:: Data supplied ::
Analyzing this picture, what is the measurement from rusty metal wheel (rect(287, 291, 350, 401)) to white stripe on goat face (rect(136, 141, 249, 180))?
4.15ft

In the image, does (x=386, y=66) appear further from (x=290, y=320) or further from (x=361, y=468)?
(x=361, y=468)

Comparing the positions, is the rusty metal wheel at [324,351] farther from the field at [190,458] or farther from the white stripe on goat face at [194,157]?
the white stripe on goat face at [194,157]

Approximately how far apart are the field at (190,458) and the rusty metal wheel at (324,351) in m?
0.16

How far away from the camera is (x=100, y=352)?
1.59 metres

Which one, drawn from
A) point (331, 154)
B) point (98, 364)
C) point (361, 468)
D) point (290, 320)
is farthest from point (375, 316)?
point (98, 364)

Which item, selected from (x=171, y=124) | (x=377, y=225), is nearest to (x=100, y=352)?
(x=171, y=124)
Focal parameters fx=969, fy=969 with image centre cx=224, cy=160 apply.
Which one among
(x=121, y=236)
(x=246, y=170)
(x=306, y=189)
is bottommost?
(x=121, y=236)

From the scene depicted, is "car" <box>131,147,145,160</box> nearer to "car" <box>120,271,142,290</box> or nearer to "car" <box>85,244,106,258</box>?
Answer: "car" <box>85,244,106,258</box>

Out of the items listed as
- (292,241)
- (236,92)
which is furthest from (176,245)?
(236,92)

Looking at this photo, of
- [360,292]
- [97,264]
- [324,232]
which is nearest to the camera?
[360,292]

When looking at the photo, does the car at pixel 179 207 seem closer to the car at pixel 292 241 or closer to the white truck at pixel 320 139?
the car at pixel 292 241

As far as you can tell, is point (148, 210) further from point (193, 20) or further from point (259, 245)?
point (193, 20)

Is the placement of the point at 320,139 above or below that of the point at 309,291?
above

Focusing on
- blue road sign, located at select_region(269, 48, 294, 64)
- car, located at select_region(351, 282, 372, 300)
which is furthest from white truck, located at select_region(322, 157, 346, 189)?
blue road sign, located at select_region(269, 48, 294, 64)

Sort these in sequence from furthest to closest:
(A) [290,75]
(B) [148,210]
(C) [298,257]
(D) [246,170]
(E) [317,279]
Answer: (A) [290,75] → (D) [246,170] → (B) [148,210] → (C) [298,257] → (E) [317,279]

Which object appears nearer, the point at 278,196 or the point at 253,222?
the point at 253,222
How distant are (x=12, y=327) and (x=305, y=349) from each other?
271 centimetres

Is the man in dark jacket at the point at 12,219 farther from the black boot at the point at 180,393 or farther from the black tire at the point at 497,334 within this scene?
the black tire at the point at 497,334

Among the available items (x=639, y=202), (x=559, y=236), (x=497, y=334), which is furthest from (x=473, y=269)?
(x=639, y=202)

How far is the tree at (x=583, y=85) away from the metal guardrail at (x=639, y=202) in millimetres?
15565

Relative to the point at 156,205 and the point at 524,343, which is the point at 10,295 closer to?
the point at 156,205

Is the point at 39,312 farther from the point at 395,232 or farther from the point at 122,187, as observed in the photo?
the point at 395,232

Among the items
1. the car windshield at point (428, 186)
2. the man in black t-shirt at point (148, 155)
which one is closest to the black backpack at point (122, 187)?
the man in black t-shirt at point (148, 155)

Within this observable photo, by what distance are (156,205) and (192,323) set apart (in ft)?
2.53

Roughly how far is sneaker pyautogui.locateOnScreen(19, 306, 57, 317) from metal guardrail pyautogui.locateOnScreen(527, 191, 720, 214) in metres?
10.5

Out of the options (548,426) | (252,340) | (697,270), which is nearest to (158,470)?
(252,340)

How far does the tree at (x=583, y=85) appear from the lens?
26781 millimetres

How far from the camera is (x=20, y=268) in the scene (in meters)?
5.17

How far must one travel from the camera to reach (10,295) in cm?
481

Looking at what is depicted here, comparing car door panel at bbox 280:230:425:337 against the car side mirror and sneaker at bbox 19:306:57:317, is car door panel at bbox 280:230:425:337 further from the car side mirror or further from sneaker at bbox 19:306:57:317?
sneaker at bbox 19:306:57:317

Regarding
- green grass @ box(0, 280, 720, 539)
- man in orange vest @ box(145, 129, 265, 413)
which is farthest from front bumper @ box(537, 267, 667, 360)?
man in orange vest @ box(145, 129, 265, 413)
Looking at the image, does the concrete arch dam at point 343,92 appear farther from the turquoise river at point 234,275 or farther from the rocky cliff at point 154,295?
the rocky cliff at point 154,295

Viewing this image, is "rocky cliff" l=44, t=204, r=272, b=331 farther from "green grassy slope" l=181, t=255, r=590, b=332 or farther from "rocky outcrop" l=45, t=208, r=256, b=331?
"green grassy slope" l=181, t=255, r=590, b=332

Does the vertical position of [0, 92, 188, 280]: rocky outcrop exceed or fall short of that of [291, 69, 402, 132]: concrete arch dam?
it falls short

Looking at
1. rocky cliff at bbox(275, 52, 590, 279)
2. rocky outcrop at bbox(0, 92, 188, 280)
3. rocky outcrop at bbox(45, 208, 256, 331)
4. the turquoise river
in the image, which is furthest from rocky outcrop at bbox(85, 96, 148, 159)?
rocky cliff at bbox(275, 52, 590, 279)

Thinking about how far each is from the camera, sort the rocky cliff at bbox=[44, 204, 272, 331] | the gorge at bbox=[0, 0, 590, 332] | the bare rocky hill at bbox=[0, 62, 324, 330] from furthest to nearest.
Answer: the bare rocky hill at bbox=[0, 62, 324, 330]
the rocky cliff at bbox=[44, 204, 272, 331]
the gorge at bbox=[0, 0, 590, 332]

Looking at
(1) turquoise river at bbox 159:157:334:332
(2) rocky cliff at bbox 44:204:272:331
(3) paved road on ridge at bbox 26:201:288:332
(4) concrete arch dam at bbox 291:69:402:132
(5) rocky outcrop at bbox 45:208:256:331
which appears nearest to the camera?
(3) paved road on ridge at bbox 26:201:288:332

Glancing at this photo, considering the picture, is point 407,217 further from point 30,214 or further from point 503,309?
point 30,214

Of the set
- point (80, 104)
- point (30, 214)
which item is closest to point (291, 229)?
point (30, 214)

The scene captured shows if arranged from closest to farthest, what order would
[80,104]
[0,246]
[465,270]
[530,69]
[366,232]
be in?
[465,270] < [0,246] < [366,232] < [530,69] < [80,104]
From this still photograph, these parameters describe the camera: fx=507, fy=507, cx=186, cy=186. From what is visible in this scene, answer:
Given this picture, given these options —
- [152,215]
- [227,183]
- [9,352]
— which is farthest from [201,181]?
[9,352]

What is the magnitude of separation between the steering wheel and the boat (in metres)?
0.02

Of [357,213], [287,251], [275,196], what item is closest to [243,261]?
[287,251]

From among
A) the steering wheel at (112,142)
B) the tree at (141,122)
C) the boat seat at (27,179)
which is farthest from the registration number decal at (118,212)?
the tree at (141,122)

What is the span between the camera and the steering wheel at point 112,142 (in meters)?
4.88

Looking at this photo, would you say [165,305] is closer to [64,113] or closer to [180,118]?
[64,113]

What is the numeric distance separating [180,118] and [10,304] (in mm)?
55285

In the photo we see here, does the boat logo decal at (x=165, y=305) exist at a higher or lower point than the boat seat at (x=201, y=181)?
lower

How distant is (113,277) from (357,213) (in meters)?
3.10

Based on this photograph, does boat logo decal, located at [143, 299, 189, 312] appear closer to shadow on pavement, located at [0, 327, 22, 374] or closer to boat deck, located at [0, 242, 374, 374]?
:::
__Problem to work on__: Convert all the rows above into a JSON list of strings, with one string per line and blank lines omitted.

__Answer for the task__:
[
  "Analyzing this picture, what is the measurement from rusty metal wheel (rect(287, 291, 350, 401)) to white stripe on goat face (rect(136, 141, 249, 180))?",
  "4.15ft",
  "In the image, does (x=386, y=66) appear further from (x=290, y=320) or further from (x=361, y=468)?",
  "(x=361, y=468)",
  "Comparing the positions, is the rusty metal wheel at [324,351] farther from the field at [190,458] or farther from the white stripe on goat face at [194,157]?",
  "the white stripe on goat face at [194,157]",
  "Approximately how far apart are the field at (190,458) and the rusty metal wheel at (324,351) in m?",
  "0.16",
  "How far away from the camera is (x=100, y=352)?",
  "1.59 metres",
  "Which one, drawn from",
  "A) point (331, 154)",
  "B) point (98, 364)",
  "C) point (361, 468)",
  "D) point (290, 320)",
  "is farthest from point (375, 316)?",
  "point (98, 364)",
  "Which item, selected from (x=171, y=124) | (x=377, y=225), is nearest to (x=100, y=352)?",
  "(x=171, y=124)",
  "Focal parameters fx=969, fy=969 with image centre cx=224, cy=160 apply.",
  "Which one among",
  "(x=121, y=236)",
  "(x=246, y=170)",
  "(x=306, y=189)",
  "is bottommost?",
  "(x=121, y=236)",
  "From the scene depicted, is \"car\" <box>131,147,145,160</box> nearer to \"car\" <box>120,271,142,290</box> or nearer to \"car\" <box>85,244,106,258</box>?",
  "Answer: \"car\" <box>85,244,106,258</box>",
  "Out of the items listed as",
  "- (292,241)",
  "- (236,92)",
  "which is furthest from (176,245)?",
  "(236,92)",
  "Looking at this photo, of",
  "- [360,292]",
  "- [97,264]",
  "- [324,232]",
  "which is nearest to the camera?",
  "[360,292]",
  "When looking at the photo, does the car at pixel 179 207 seem closer to the car at pixel 292 241 or closer to the white truck at pixel 320 139?",
  "the car at pixel 292 241",
  "As far as you can tell, is point (148, 210) further from point (193, 20) or further from point (259, 245)?",
  "point (193, 20)",
  "Is the placement of the point at 320,139 above or below that of the point at 309,291?",
  "above",
  "Focusing on",
  "- blue road sign, located at select_region(269, 48, 294, 64)",
  "- car, located at select_region(351, 282, 372, 300)",
  "which is furthest from white truck, located at select_region(322, 157, 346, 189)?",
  "blue road sign, located at select_region(269, 48, 294, 64)",
  "Sort these in sequence from furthest to closest:",
  "(A) [290,75]",
  "(B) [148,210]",
  "(C) [298,257]",
  "(D) [246,170]",
  "(E) [317,279]",
  "Answer: (A) [290,75] → (D) [246,170] → (B) [148,210] → (C) [298,257] → (E) [317,279]",
  "Which object appears nearer, the point at 278,196 or the point at 253,222?",
  "the point at 253,222",
  "How distant are (x=12, y=327) and (x=305, y=349) from each other?",
  "271 centimetres",
  "Is the man in dark jacket at the point at 12,219 farther from the black boot at the point at 180,393 or farther from the black tire at the point at 497,334 within this scene?",
  "the black tire at the point at 497,334",
  "Among the available items (x=639, y=202), (x=559, y=236), (x=497, y=334), which is furthest from (x=473, y=269)?",
  "(x=639, y=202)",
  "How far is the tree at (x=583, y=85) away from the metal guardrail at (x=639, y=202) in millimetres?",
  "15565",
  "Relative to the point at 156,205 and the point at 524,343, which is the point at 10,295 closer to?",
  "the point at 156,205",
  "Is the point at 39,312 farther from the point at 395,232 or farther from the point at 122,187, as observed in the photo?",
  "the point at 395,232",
  "Among the items",
  "1. the car windshield at point (428, 186)",
  "2. the man in black t-shirt at point (148, 155)",
  "which one is closest to the black backpack at point (122, 187)?",
  "the man in black t-shirt at point (148, 155)",
  "Within this observable photo, by what distance are (156,205) and (192,323) set apart (in ft)?",
  "2.53",
  "Roughly how far is sneaker pyautogui.locateOnScreen(19, 306, 57, 317) from metal guardrail pyautogui.locateOnScreen(527, 191, 720, 214) in metres?",
  "10.5",
  "Out of the options (548,426) | (252,340) | (697,270), which is nearest to (158,470)?",
  "(252,340)",
  "How far does the tree at (x=583, y=85) appear from the lens?",
  "26781 millimetres",
  "How far from the camera is (x=20, y=268) in the scene (in meters)?",
  "5.17",
  "How far must one travel from the camera to reach (10,295) in cm?",
  "481",
  "Looking at what is depicted here, comparing car door panel at bbox 280:230:425:337 against the car side mirror and sneaker at bbox 19:306:57:317, is car door panel at bbox 280:230:425:337 further from the car side mirror or further from sneaker at bbox 19:306:57:317?",
  "sneaker at bbox 19:306:57:317",
  "Regarding",
  "- green grass @ box(0, 280, 720, 539)",
  "- man in orange vest @ box(145, 129, 265, 413)",
  "which is farthest from front bumper @ box(537, 267, 667, 360)?",
  "man in orange vest @ box(145, 129, 265, 413)",
  "Looking at the image, does the concrete arch dam at point 343,92 appear farther from the turquoise river at point 234,275 or farther from the rocky cliff at point 154,295?",
  "the rocky cliff at point 154,295",
  "Viewing this image, is \"rocky cliff\" l=44, t=204, r=272, b=331 farther from \"green grassy slope\" l=181, t=255, r=590, b=332 or farther from \"rocky outcrop\" l=45, t=208, r=256, b=331?",
  "\"green grassy slope\" l=181, t=255, r=590, b=332",
  "Does the vertical position of [0, 92, 188, 280]: rocky outcrop exceed or fall short of that of [291, 69, 402, 132]: concrete arch dam?",
  "it falls short",
  "Looking at",
  "1. rocky cliff at bbox(275, 52, 590, 279)",
  "2. rocky outcrop at bbox(0, 92, 188, 280)",
  "3. rocky outcrop at bbox(45, 208, 256, 331)",
  "4. the turquoise river",
  "in the image, which is furthest from rocky outcrop at bbox(85, 96, 148, 159)?",
  "rocky cliff at bbox(275, 52, 590, 279)",
  "Thinking about how far each is from the camera, sort the rocky cliff at bbox=[44, 204, 272, 331] | the gorge at bbox=[0, 0, 590, 332] | the bare rocky hill at bbox=[0, 62, 324, 330] from furthest to nearest.",
  "Answer: the bare rocky hill at bbox=[0, 62, 324, 330]",
  "the rocky cliff at bbox=[44, 204, 272, 331]",
  "the gorge at bbox=[0, 0, 590, 332]",
  "Looking at",
  "(1) turquoise river at bbox 159:157:334:332",
  "(2) rocky cliff at bbox 44:204:272:331",
  "(3) paved road on ridge at bbox 26:201:288:332",
  "(4) concrete arch dam at bbox 291:69:402:132",
  "(5) rocky outcrop at bbox 45:208:256:331",
  "which appears nearest to the camera?",
  "(3) paved road on ridge at bbox 26:201:288:332",
  "Glancing at this photo, considering the picture, is point 407,217 further from point 30,214 or further from point 503,309?",
  "point 30,214",
  "Of the set",
  "- point (80, 104)",
  "- point (30, 214)",
  "which item is closest to point (291, 229)?",
  "point (30, 214)",
  "The scene captured shows if arranged from closest to farthest, what order would",
  "[80,104]",
  "[0,246]",
  "[465,270]",
  "[530,69]",
  "[366,232]",
  "be in?",
  "[465,270] < [0,246] < [366,232] < [530,69] < [80,104]",
  "From this still photograph, these parameters describe the camera: fx=507, fy=507, cx=186, cy=186. From what is visible in this scene, answer:",
  "Given this picture, given these options —",
  "- [152,215]",
  "- [227,183]",
  "- [9,352]",
  "— which is farthest from [201,181]?",
  "[9,352]",
  "What is the magnitude of separation between the steering wheel and the boat (in metres)?",
  "0.02",
  "Of [357,213], [287,251], [275,196], what item is closest to [243,261]?",
  "[287,251]",
  "From among",
  "A) the steering wheel at (112,142)",
  "B) the tree at (141,122)",
  "C) the boat seat at (27,179)",
  "which is farthest from the registration number decal at (118,212)?",
  "the tree at (141,122)",
  "What is the span between the camera and the steering wheel at point 112,142 (in meters)?",
  "4.88",
  "Looking at this photo, would you say [165,305] is closer to [64,113] or closer to [180,118]?",
  "[64,113]",
  "What is the numeric distance separating [180,118] and [10,304] (in mm)?",
  "55285",
  "In the photo we see here, does the boat logo decal at (x=165, y=305) exist at a higher or lower point than the boat seat at (x=201, y=181)?",
  "lower",
  "How distant is (113,277) from (357,213) (in meters)?",
  "3.10",
  "Based on this photograph, does boat logo decal, located at [143, 299, 189, 312] appear closer to shadow on pavement, located at [0, 327, 22, 374] or closer to boat deck, located at [0, 242, 374, 374]?"
]